KLIKPARIGI.ID – Menteri Agraria dan Tata Ruang/Kepala Badan Pertanahan Nasional (ATR/BPN), Nusron Wahid, mengajak para santri untuk berani mengambil peran strategis dalam pembangunan bangsa melalui penguasaan ilmu pengetahuan dan teknologi. Ajakan itu disampaikan saat menghadiri kegiatan Pendampingan Santri Kelas XII SMAIQu Al-Bahjah, Sabtu (18/4/2026).
Dalam sambutannya di hadapan Pengasuh Lembaga Pengembangan Da’wah dan Pondok Pesantren Al-Bahjah, Buya Yahya, Nusron menegaskan bahwa santri tidak hanya memiliki peluang menjadi ulama, tetapi juga dapat berkontribusi sebagai pelaksana kebijakan negara.
“Kalau ingin berkontribusi bagi bangsa dan negara, selain dikader menjadi ulama, adik-adik juga bisa menjadi hikmatal hukama atau kader pelaksana kebijakan,” ujar Nusron.
Ia menjelaskan, hikmatal hukama merupakan sosok yang berperan penting dalam pemerintahan, baik sebagai birokrat maupun teknokrat.
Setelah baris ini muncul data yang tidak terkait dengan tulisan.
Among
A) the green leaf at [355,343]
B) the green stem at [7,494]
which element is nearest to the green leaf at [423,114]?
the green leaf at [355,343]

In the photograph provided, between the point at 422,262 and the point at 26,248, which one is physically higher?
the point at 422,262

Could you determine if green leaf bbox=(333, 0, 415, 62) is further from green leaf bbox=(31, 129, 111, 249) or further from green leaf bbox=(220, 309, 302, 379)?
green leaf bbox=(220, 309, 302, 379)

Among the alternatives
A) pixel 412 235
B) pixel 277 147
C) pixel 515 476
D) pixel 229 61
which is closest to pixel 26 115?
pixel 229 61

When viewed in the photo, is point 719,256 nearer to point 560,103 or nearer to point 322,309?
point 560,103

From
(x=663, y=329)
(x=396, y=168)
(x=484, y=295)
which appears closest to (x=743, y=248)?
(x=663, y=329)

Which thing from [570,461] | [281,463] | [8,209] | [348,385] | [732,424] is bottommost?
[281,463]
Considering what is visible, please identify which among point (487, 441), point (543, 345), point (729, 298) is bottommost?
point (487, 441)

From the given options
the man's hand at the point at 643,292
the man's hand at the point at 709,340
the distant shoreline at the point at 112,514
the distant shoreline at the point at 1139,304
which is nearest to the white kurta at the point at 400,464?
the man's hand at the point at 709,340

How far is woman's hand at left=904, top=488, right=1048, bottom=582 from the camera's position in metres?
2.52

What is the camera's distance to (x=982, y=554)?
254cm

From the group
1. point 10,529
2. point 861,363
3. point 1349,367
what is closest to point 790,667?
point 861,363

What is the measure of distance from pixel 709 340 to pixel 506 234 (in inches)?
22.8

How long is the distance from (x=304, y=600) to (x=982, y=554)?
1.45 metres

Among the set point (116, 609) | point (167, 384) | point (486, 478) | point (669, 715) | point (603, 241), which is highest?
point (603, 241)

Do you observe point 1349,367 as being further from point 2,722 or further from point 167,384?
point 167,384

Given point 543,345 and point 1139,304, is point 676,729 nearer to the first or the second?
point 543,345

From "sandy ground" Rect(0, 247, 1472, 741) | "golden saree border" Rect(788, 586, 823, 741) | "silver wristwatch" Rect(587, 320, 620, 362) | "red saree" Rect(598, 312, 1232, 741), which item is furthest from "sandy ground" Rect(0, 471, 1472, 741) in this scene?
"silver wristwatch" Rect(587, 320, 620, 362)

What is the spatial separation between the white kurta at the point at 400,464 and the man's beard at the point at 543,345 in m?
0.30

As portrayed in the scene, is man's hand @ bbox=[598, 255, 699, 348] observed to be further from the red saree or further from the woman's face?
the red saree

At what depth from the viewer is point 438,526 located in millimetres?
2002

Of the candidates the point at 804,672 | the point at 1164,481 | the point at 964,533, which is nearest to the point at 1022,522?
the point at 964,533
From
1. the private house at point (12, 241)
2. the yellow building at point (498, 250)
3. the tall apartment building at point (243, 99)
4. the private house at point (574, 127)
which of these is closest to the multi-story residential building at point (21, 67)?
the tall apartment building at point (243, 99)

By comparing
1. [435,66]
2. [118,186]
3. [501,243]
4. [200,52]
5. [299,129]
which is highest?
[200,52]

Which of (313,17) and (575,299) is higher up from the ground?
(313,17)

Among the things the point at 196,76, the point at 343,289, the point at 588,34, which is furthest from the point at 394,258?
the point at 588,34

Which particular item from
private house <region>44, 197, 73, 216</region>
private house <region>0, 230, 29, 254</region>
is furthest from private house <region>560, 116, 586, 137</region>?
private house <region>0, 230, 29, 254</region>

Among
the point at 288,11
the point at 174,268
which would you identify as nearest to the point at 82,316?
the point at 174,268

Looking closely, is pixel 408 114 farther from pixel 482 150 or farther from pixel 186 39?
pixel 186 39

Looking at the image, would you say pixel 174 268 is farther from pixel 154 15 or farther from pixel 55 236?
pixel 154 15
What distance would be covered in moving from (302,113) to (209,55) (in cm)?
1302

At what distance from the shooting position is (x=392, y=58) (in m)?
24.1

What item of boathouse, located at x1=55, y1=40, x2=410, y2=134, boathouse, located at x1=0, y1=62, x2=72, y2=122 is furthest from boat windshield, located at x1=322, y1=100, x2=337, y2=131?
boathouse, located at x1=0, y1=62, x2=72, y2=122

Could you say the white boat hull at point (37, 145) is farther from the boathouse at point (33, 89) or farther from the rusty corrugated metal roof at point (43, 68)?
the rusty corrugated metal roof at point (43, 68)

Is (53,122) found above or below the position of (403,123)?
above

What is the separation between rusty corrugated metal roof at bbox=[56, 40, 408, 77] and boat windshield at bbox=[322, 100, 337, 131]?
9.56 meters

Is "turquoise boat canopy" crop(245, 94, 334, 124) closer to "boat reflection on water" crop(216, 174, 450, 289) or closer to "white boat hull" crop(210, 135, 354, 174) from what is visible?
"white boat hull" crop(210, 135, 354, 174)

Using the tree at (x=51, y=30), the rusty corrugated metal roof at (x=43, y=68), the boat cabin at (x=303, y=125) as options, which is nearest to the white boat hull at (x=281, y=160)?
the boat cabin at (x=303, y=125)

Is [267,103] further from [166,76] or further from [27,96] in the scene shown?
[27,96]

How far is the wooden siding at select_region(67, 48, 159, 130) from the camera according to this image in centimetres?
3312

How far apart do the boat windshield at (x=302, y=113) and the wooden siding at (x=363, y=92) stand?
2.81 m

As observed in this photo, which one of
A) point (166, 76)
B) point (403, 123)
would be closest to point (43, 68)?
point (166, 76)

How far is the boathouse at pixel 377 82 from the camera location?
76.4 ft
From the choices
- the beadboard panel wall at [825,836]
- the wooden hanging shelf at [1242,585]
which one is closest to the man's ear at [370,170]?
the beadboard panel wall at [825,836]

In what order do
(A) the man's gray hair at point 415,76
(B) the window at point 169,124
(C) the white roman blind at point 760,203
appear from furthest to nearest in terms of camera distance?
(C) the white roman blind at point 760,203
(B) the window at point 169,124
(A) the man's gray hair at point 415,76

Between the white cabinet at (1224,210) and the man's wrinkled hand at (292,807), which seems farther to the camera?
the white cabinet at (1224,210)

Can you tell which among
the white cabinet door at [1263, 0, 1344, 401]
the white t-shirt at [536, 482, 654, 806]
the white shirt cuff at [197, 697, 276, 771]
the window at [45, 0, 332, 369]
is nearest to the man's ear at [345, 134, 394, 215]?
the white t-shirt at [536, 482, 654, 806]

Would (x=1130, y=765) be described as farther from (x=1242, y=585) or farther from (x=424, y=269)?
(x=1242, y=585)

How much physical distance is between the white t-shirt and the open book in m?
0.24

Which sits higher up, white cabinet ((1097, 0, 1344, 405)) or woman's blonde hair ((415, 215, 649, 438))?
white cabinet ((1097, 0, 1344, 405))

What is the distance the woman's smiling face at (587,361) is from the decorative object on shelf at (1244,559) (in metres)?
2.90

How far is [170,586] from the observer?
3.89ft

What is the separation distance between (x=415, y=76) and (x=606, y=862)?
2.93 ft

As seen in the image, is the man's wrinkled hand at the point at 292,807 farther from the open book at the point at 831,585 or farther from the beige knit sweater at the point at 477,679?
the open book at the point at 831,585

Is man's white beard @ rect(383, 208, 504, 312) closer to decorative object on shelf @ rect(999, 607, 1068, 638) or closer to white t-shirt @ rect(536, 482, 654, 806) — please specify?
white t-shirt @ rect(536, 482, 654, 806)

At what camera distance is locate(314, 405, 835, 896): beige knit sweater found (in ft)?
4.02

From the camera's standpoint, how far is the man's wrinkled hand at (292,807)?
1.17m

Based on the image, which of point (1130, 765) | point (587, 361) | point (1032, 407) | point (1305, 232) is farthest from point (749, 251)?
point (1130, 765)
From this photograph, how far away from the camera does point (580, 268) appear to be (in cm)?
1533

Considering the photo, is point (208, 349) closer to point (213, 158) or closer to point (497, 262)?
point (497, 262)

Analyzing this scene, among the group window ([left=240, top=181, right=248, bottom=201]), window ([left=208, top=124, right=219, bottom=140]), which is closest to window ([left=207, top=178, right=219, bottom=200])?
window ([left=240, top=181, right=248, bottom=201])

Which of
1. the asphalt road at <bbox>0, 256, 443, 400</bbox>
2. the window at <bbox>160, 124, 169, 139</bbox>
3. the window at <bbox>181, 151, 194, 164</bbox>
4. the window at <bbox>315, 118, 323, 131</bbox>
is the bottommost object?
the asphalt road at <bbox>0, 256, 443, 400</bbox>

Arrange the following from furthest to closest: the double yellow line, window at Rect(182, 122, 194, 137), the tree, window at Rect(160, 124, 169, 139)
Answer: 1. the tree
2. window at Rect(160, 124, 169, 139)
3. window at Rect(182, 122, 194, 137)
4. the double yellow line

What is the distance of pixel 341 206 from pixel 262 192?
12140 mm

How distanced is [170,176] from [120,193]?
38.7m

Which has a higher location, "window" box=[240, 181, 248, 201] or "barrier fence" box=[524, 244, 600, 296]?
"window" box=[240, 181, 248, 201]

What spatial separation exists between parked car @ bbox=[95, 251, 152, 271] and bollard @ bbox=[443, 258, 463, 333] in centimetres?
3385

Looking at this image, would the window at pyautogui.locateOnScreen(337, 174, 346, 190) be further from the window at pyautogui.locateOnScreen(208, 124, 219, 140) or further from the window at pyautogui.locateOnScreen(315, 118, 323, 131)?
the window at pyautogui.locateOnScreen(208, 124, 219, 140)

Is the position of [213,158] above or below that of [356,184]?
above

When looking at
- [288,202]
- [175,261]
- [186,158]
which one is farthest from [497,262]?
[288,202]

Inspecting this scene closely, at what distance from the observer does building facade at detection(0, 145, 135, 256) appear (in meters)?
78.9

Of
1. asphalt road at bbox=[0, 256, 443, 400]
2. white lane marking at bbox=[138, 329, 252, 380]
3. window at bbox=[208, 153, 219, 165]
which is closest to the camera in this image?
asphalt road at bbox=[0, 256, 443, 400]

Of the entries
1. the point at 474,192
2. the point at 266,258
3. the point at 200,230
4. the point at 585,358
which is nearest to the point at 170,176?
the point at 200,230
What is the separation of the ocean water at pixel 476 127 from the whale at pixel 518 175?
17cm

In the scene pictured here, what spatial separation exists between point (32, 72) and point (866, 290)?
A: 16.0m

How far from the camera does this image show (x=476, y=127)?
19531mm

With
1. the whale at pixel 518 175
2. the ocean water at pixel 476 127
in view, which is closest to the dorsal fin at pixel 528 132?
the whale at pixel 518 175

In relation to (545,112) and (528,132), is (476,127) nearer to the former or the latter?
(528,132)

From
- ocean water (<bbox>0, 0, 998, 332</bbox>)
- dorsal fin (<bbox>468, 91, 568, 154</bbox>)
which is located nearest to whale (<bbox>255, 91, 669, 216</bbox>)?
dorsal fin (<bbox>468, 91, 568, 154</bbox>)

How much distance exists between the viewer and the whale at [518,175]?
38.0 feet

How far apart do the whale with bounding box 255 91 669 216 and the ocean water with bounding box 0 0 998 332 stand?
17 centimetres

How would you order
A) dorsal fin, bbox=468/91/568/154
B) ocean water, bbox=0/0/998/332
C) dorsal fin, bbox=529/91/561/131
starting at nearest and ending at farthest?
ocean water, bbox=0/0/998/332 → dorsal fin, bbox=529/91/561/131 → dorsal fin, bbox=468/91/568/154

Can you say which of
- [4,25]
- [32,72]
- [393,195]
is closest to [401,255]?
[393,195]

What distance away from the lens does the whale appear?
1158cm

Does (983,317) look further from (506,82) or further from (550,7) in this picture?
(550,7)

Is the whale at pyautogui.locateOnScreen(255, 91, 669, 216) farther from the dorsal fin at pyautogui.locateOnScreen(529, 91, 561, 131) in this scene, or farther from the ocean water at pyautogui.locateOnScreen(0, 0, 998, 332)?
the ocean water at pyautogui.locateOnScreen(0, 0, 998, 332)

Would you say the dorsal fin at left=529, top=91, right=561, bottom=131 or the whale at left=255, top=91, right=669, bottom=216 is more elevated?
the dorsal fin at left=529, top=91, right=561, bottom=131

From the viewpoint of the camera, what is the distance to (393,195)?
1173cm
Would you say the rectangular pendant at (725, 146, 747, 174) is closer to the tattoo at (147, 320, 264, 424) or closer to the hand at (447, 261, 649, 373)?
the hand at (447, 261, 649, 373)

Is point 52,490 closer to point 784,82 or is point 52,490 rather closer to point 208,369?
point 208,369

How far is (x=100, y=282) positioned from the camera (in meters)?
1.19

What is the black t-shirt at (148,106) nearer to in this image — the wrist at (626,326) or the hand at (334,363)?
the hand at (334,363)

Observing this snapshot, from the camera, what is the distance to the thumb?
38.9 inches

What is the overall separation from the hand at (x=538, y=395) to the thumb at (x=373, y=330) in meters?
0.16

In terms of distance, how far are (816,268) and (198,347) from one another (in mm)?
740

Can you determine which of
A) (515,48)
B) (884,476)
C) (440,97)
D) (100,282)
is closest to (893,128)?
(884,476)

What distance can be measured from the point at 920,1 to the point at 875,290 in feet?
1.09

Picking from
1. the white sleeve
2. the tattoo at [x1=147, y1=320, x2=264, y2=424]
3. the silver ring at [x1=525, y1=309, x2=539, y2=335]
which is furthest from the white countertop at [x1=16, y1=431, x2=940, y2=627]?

Peran tersebut dibutuhkan dalam membantu proses penyusunan hingga pelaksanaan kebijakan di berbagai sektor pembangunan.
Menurut Nusron, kemajuan sebuah negara tidak hanya ditentukan oleh kekuatan sumber daya alam, tetapi juga kemampuan dalam menguasai bidang STEM atau science, technology, engineering, and mathematics.
“Kekuatan sebuah negara sangat ditentukan oleh penguasaan ilmu pengetahuan dan teknologi. Negara yang mampu menguasai sektor tersebut akan lebih siap menghadapi tantangan global,” katanya.
Nusron juga mencontohkan bagaimana Iran mampu bertahan di tengah tekanan dunia karena memiliki kemandirian di sektor pangan, energi, dan teknologi.
“Kenapa Iran bisa bertahan? Karena mereka memiliki swasembada pangan, swasembada energi, dan teknologi yang kuat,” jelasnya.
Karena itu, ia mendorong para santri untuk tidak ragu melanjutkan pendidikan di bidang-bidang strategis yang sangat dibutuhkan bangsa, seperti teknologi pangan, energi, geologi, kesehatan, hingga telekomunikasi.
Menurutnya, Indonesia membutuhkan generasi muda yang mampu menjadi motor penggerak di berbagai sektor penting, mulai dari pertahanan keamanan, hukum, keuangan, pangan, energi, kesehatan, logistik, manufaktur, hingga pendidikan dan pelatihan.
“Jangan pernah ragu. Negara ini membutuhkan para santri. Pemuda hari ini adalah pemimpin masa depan. Ketika Indonesia memasuki usia 100 tahun, maju atau tidaknya bangsa ini salah satunya ditentukan oleh para santri yang hari ini sedang lulus SMA,” pungkasnya.